まず、在留資格「介護」は、介護福祉士国家資格を取得した外国人に与えられる資格です。この資格の最大の特徴は、更新回数に制限がなく、実質的に永続的な就労が可能である点です。国家資格保持者であることから、一定水準以上の技能と知識を有していると評価され、訪問介護を含む幅広い介護業務に従事できます。キャリアパスの観点からも、将来的に介護現場でのリーダーや管理職を目指すことも可能であり、長期的な人材として期待できる存在といえるでしょう。

次に「EPA(経済連携協定)」に基づく介護福祉士候補者は、二国間の経済連携協定に基づいて受け入れる枠組みです。インドネシア、フィリピン、ベトナムからの受け入れが中心で、来日後は介護施設で働きながら介護福祉士国家試験の合格を目指します。合格後は在留資格「介護」に移行でき、長期的な就労が可能になります。

「技能実習(介護職種)」は、主に開発途上国への技能移転を目的とした制度で、最長5年間の実習期間があります。基本的には同一施設内での介護業務に限定されており、実習計画に基づいた段階的な技能習得が求められます。実習期間終了後に特定技能への移行を視野に入れた人材育成計画を立てることも可能です。

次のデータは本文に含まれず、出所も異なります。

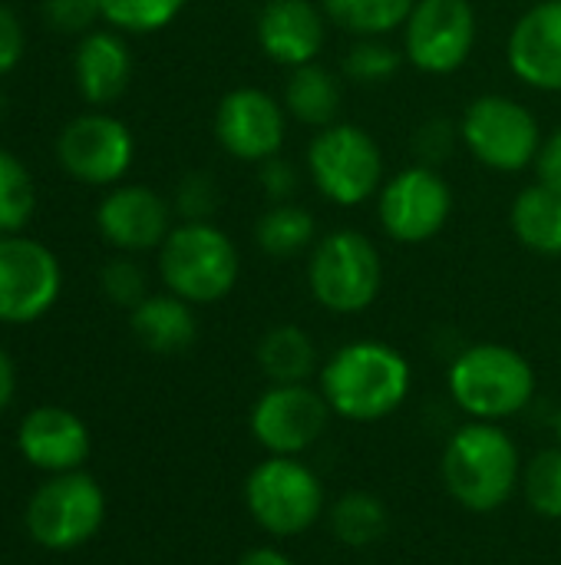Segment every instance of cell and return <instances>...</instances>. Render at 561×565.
Segmentation results:
<instances>
[{"label": "cell", "instance_id": "1f68e13d", "mask_svg": "<svg viewBox=\"0 0 561 565\" xmlns=\"http://www.w3.org/2000/svg\"><path fill=\"white\" fill-rule=\"evenodd\" d=\"M99 281H103L106 298H109L112 305H119V308H129V311H132L136 305H142V301L149 298L145 271H142V265H139L136 258H129V255H119V258L106 262Z\"/></svg>", "mask_w": 561, "mask_h": 565}, {"label": "cell", "instance_id": "9a60e30c", "mask_svg": "<svg viewBox=\"0 0 561 565\" xmlns=\"http://www.w3.org/2000/svg\"><path fill=\"white\" fill-rule=\"evenodd\" d=\"M132 132L122 119L106 113L76 116L56 142L60 166L86 185H112L132 166Z\"/></svg>", "mask_w": 561, "mask_h": 565}, {"label": "cell", "instance_id": "484cf974", "mask_svg": "<svg viewBox=\"0 0 561 565\" xmlns=\"http://www.w3.org/2000/svg\"><path fill=\"white\" fill-rule=\"evenodd\" d=\"M327 526H331V533H334V540L341 546L367 550V546H377L387 536L390 513L374 493L350 490V493L337 497V503L327 510Z\"/></svg>", "mask_w": 561, "mask_h": 565}, {"label": "cell", "instance_id": "5bb4252c", "mask_svg": "<svg viewBox=\"0 0 561 565\" xmlns=\"http://www.w3.org/2000/svg\"><path fill=\"white\" fill-rule=\"evenodd\" d=\"M60 295V265L50 248L30 238H0V321L30 324L43 318Z\"/></svg>", "mask_w": 561, "mask_h": 565}, {"label": "cell", "instance_id": "d590c367", "mask_svg": "<svg viewBox=\"0 0 561 565\" xmlns=\"http://www.w3.org/2000/svg\"><path fill=\"white\" fill-rule=\"evenodd\" d=\"M255 169H258V185L271 202H294V192L301 185V172L281 152L258 162Z\"/></svg>", "mask_w": 561, "mask_h": 565}, {"label": "cell", "instance_id": "ac0fdd59", "mask_svg": "<svg viewBox=\"0 0 561 565\" xmlns=\"http://www.w3.org/2000/svg\"><path fill=\"white\" fill-rule=\"evenodd\" d=\"M96 225L112 248L126 255L149 252L169 238L172 205L149 185H119L99 202Z\"/></svg>", "mask_w": 561, "mask_h": 565}, {"label": "cell", "instance_id": "52a82bcc", "mask_svg": "<svg viewBox=\"0 0 561 565\" xmlns=\"http://www.w3.org/2000/svg\"><path fill=\"white\" fill-rule=\"evenodd\" d=\"M245 507L268 536L288 540L321 523L327 493L301 457H268L245 480Z\"/></svg>", "mask_w": 561, "mask_h": 565}, {"label": "cell", "instance_id": "9c48e42d", "mask_svg": "<svg viewBox=\"0 0 561 565\" xmlns=\"http://www.w3.org/2000/svg\"><path fill=\"white\" fill-rule=\"evenodd\" d=\"M106 520L103 487L83 473H56L26 503V533L50 553H69L86 546Z\"/></svg>", "mask_w": 561, "mask_h": 565}, {"label": "cell", "instance_id": "7402d4cb", "mask_svg": "<svg viewBox=\"0 0 561 565\" xmlns=\"http://www.w3.org/2000/svg\"><path fill=\"white\" fill-rule=\"evenodd\" d=\"M281 103L288 109L291 119H298L301 126L311 129H324L331 122H337L341 116V103H344V76L334 73L324 63H304L294 66L288 73Z\"/></svg>", "mask_w": 561, "mask_h": 565}, {"label": "cell", "instance_id": "4dcf8cb0", "mask_svg": "<svg viewBox=\"0 0 561 565\" xmlns=\"http://www.w3.org/2000/svg\"><path fill=\"white\" fill-rule=\"evenodd\" d=\"M188 0H99L103 20L126 33H152L169 26Z\"/></svg>", "mask_w": 561, "mask_h": 565}, {"label": "cell", "instance_id": "ab89813d", "mask_svg": "<svg viewBox=\"0 0 561 565\" xmlns=\"http://www.w3.org/2000/svg\"><path fill=\"white\" fill-rule=\"evenodd\" d=\"M238 565H298L288 553L274 550V546H258V550H248Z\"/></svg>", "mask_w": 561, "mask_h": 565}, {"label": "cell", "instance_id": "f546056e", "mask_svg": "<svg viewBox=\"0 0 561 565\" xmlns=\"http://www.w3.org/2000/svg\"><path fill=\"white\" fill-rule=\"evenodd\" d=\"M36 205V192H33V179L26 172V166L0 149V235L20 232Z\"/></svg>", "mask_w": 561, "mask_h": 565}, {"label": "cell", "instance_id": "83f0119b", "mask_svg": "<svg viewBox=\"0 0 561 565\" xmlns=\"http://www.w3.org/2000/svg\"><path fill=\"white\" fill-rule=\"evenodd\" d=\"M403 60V46L390 43V36H354L341 76L354 86H384L400 73Z\"/></svg>", "mask_w": 561, "mask_h": 565}, {"label": "cell", "instance_id": "e575fe53", "mask_svg": "<svg viewBox=\"0 0 561 565\" xmlns=\"http://www.w3.org/2000/svg\"><path fill=\"white\" fill-rule=\"evenodd\" d=\"M43 17L60 33H93L103 7L99 0H43Z\"/></svg>", "mask_w": 561, "mask_h": 565}, {"label": "cell", "instance_id": "30bf717a", "mask_svg": "<svg viewBox=\"0 0 561 565\" xmlns=\"http://www.w3.org/2000/svg\"><path fill=\"white\" fill-rule=\"evenodd\" d=\"M453 218V189L446 175L433 166L413 162L377 192V222L384 235L397 245H427Z\"/></svg>", "mask_w": 561, "mask_h": 565}, {"label": "cell", "instance_id": "2e32d148", "mask_svg": "<svg viewBox=\"0 0 561 565\" xmlns=\"http://www.w3.org/2000/svg\"><path fill=\"white\" fill-rule=\"evenodd\" d=\"M327 26L317 0H265L255 17V40L271 63L294 70L321 56Z\"/></svg>", "mask_w": 561, "mask_h": 565}, {"label": "cell", "instance_id": "f35d334b", "mask_svg": "<svg viewBox=\"0 0 561 565\" xmlns=\"http://www.w3.org/2000/svg\"><path fill=\"white\" fill-rule=\"evenodd\" d=\"M13 391H17V371H13V361H10V354L0 348V414L10 407V401H13Z\"/></svg>", "mask_w": 561, "mask_h": 565}, {"label": "cell", "instance_id": "ffe728a7", "mask_svg": "<svg viewBox=\"0 0 561 565\" xmlns=\"http://www.w3.org/2000/svg\"><path fill=\"white\" fill-rule=\"evenodd\" d=\"M73 70H76L79 93L89 103L103 106V103H112L126 93V86L132 79V56H129V46L119 33L93 30L83 36Z\"/></svg>", "mask_w": 561, "mask_h": 565}, {"label": "cell", "instance_id": "ba28073f", "mask_svg": "<svg viewBox=\"0 0 561 565\" xmlns=\"http://www.w3.org/2000/svg\"><path fill=\"white\" fill-rule=\"evenodd\" d=\"M460 139L479 166L513 175L536 169L546 136L526 103L506 93H483L463 109Z\"/></svg>", "mask_w": 561, "mask_h": 565}, {"label": "cell", "instance_id": "5b68a950", "mask_svg": "<svg viewBox=\"0 0 561 565\" xmlns=\"http://www.w3.org/2000/svg\"><path fill=\"white\" fill-rule=\"evenodd\" d=\"M384 288V258L360 228H334L308 252V291L331 315L367 311Z\"/></svg>", "mask_w": 561, "mask_h": 565}, {"label": "cell", "instance_id": "8fae6325", "mask_svg": "<svg viewBox=\"0 0 561 565\" xmlns=\"http://www.w3.org/2000/svg\"><path fill=\"white\" fill-rule=\"evenodd\" d=\"M479 40L473 0H417L403 23V56L430 76H450L466 66Z\"/></svg>", "mask_w": 561, "mask_h": 565}, {"label": "cell", "instance_id": "7c38bea8", "mask_svg": "<svg viewBox=\"0 0 561 565\" xmlns=\"http://www.w3.org/2000/svg\"><path fill=\"white\" fill-rule=\"evenodd\" d=\"M331 417L334 414H331L321 387L271 384L251 404L248 427H251L255 444L261 450H268V457H301L314 444H321Z\"/></svg>", "mask_w": 561, "mask_h": 565}, {"label": "cell", "instance_id": "6da1fadb", "mask_svg": "<svg viewBox=\"0 0 561 565\" xmlns=\"http://www.w3.org/2000/svg\"><path fill=\"white\" fill-rule=\"evenodd\" d=\"M413 387L410 361L387 341H350L321 367V394L334 417L377 424L393 417Z\"/></svg>", "mask_w": 561, "mask_h": 565}, {"label": "cell", "instance_id": "cb8c5ba5", "mask_svg": "<svg viewBox=\"0 0 561 565\" xmlns=\"http://www.w3.org/2000/svg\"><path fill=\"white\" fill-rule=\"evenodd\" d=\"M513 235L542 258H561V195L542 182L526 185L509 209Z\"/></svg>", "mask_w": 561, "mask_h": 565}, {"label": "cell", "instance_id": "d4e9b609", "mask_svg": "<svg viewBox=\"0 0 561 565\" xmlns=\"http://www.w3.org/2000/svg\"><path fill=\"white\" fill-rule=\"evenodd\" d=\"M317 242V218L298 202H271L255 222V245L278 262L311 252Z\"/></svg>", "mask_w": 561, "mask_h": 565}, {"label": "cell", "instance_id": "60d3db41", "mask_svg": "<svg viewBox=\"0 0 561 565\" xmlns=\"http://www.w3.org/2000/svg\"><path fill=\"white\" fill-rule=\"evenodd\" d=\"M555 430H559V444H561V411H559V417H555Z\"/></svg>", "mask_w": 561, "mask_h": 565}, {"label": "cell", "instance_id": "44dd1931", "mask_svg": "<svg viewBox=\"0 0 561 565\" xmlns=\"http://www.w3.org/2000/svg\"><path fill=\"white\" fill-rule=\"evenodd\" d=\"M129 328L136 341L152 354H182L195 344V334H198L192 305L172 291L149 295L142 305H136L129 315Z\"/></svg>", "mask_w": 561, "mask_h": 565}, {"label": "cell", "instance_id": "8992f818", "mask_svg": "<svg viewBox=\"0 0 561 565\" xmlns=\"http://www.w3.org/2000/svg\"><path fill=\"white\" fill-rule=\"evenodd\" d=\"M314 189L341 209H357L377 199L384 185V152L374 132L357 122H331L314 132L304 152Z\"/></svg>", "mask_w": 561, "mask_h": 565}, {"label": "cell", "instance_id": "3957f363", "mask_svg": "<svg viewBox=\"0 0 561 565\" xmlns=\"http://www.w3.org/2000/svg\"><path fill=\"white\" fill-rule=\"evenodd\" d=\"M446 387L453 404L470 420L503 424L532 404L536 367L522 351L509 344L483 341L463 348L453 358L446 371Z\"/></svg>", "mask_w": 561, "mask_h": 565}, {"label": "cell", "instance_id": "74e56055", "mask_svg": "<svg viewBox=\"0 0 561 565\" xmlns=\"http://www.w3.org/2000/svg\"><path fill=\"white\" fill-rule=\"evenodd\" d=\"M536 182L549 185L561 195V126L542 139V149L536 159Z\"/></svg>", "mask_w": 561, "mask_h": 565}, {"label": "cell", "instance_id": "e0dca14e", "mask_svg": "<svg viewBox=\"0 0 561 565\" xmlns=\"http://www.w3.org/2000/svg\"><path fill=\"white\" fill-rule=\"evenodd\" d=\"M506 60L526 86L561 93V0H539L513 23Z\"/></svg>", "mask_w": 561, "mask_h": 565}, {"label": "cell", "instance_id": "603a6c76", "mask_svg": "<svg viewBox=\"0 0 561 565\" xmlns=\"http://www.w3.org/2000/svg\"><path fill=\"white\" fill-rule=\"evenodd\" d=\"M255 361H258V371L271 384H308L321 367L314 338L298 324L268 328L258 338Z\"/></svg>", "mask_w": 561, "mask_h": 565}, {"label": "cell", "instance_id": "4316f807", "mask_svg": "<svg viewBox=\"0 0 561 565\" xmlns=\"http://www.w3.org/2000/svg\"><path fill=\"white\" fill-rule=\"evenodd\" d=\"M331 26L350 36H390L403 30L417 0H317Z\"/></svg>", "mask_w": 561, "mask_h": 565}, {"label": "cell", "instance_id": "d6a6232c", "mask_svg": "<svg viewBox=\"0 0 561 565\" xmlns=\"http://www.w3.org/2000/svg\"><path fill=\"white\" fill-rule=\"evenodd\" d=\"M222 192L215 175L208 172H188L182 175L179 189H175V212L182 215V222H212V215L218 212Z\"/></svg>", "mask_w": 561, "mask_h": 565}, {"label": "cell", "instance_id": "277c9868", "mask_svg": "<svg viewBox=\"0 0 561 565\" xmlns=\"http://www.w3.org/2000/svg\"><path fill=\"white\" fill-rule=\"evenodd\" d=\"M159 275L188 305L228 298L241 278L238 245L215 222H182L159 245Z\"/></svg>", "mask_w": 561, "mask_h": 565}, {"label": "cell", "instance_id": "f1b7e54d", "mask_svg": "<svg viewBox=\"0 0 561 565\" xmlns=\"http://www.w3.org/2000/svg\"><path fill=\"white\" fill-rule=\"evenodd\" d=\"M526 507L549 523L561 520V444L539 450L526 467H522V483H519Z\"/></svg>", "mask_w": 561, "mask_h": 565}, {"label": "cell", "instance_id": "d6986e66", "mask_svg": "<svg viewBox=\"0 0 561 565\" xmlns=\"http://www.w3.org/2000/svg\"><path fill=\"white\" fill-rule=\"evenodd\" d=\"M17 447L30 467L50 477L73 473L89 457V430L66 407H36L23 417Z\"/></svg>", "mask_w": 561, "mask_h": 565}, {"label": "cell", "instance_id": "8d00e7d4", "mask_svg": "<svg viewBox=\"0 0 561 565\" xmlns=\"http://www.w3.org/2000/svg\"><path fill=\"white\" fill-rule=\"evenodd\" d=\"M20 53H23V26L17 13L0 3V76L17 66Z\"/></svg>", "mask_w": 561, "mask_h": 565}, {"label": "cell", "instance_id": "836d02e7", "mask_svg": "<svg viewBox=\"0 0 561 565\" xmlns=\"http://www.w3.org/2000/svg\"><path fill=\"white\" fill-rule=\"evenodd\" d=\"M456 142H463L460 139V122L443 119V116H433V119H427L413 132V156H417V162L436 169L440 162H446V156L456 149Z\"/></svg>", "mask_w": 561, "mask_h": 565}, {"label": "cell", "instance_id": "4fadbf2b", "mask_svg": "<svg viewBox=\"0 0 561 565\" xmlns=\"http://www.w3.org/2000/svg\"><path fill=\"white\" fill-rule=\"evenodd\" d=\"M288 109L261 86H238L215 109V139L238 162H265L281 152L288 136Z\"/></svg>", "mask_w": 561, "mask_h": 565}, {"label": "cell", "instance_id": "7a4b0ae2", "mask_svg": "<svg viewBox=\"0 0 561 565\" xmlns=\"http://www.w3.org/2000/svg\"><path fill=\"white\" fill-rule=\"evenodd\" d=\"M522 467L516 440L486 420H470L453 430L440 457L446 493L470 513L503 510L519 493Z\"/></svg>", "mask_w": 561, "mask_h": 565}]
</instances>
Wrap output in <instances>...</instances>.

「特定技能1号(介護)」は、技能水準と日本語能力水準を試験などで、専門知識を有していると確認した外国人材に認められる資格です。在留期間は通算5年までと限定的ですが、比較的短期間で即戦力となる人材確保が可能です。

これらの在留資格はそれぞれに特徴と制約があり、企業の人材ニーズや育成方針に合わせた選択が重要です。各在留資格の違いは以下の通りでした。

在留資格

家族帯同の可否

永住権獲得の可否

在留資格の獲得できるタイミング

人数

転職の可否

在留期間

在留資格「介護」

介護福祉士国家試験に合格後

約9300人

可能

5年ごとに更新

EPA(経済連携協定)

候補者は不可

候補者は不可

本国で選別試験に合格後

約3200人

候補者の段階では不可

1年ごとに更新し4年間まで

技能実習

不可

不可

本国の送り出し期間に選抜される

約15,000人

不可

最長5年間

特定技能

不可

不可

日本語試験と介護技能試験に合格後

約28,000人

可能

最長5年間

短期的な人材確保を優先するのか、長期的な人材育成を重視するのかによって、適切な在留資格の選択は異なってきます。

2025年4月の制度改正により、一定条件下で「技能実習」と「特定技能」でも訪問介護にも従事できるようになりましたが、事業所内での研修や指導体制の整備が求められています。

2025年の制度拡大を契機に、より多くの外国人材が日本の介護現場で活躍することが予想されます。この変化を前向きに捉え、適切な準備と支援体制を整えることで、介護人材不足の解消だけでなく、多様性に富んだ豊かな介護環境の創出につなげていきましょう。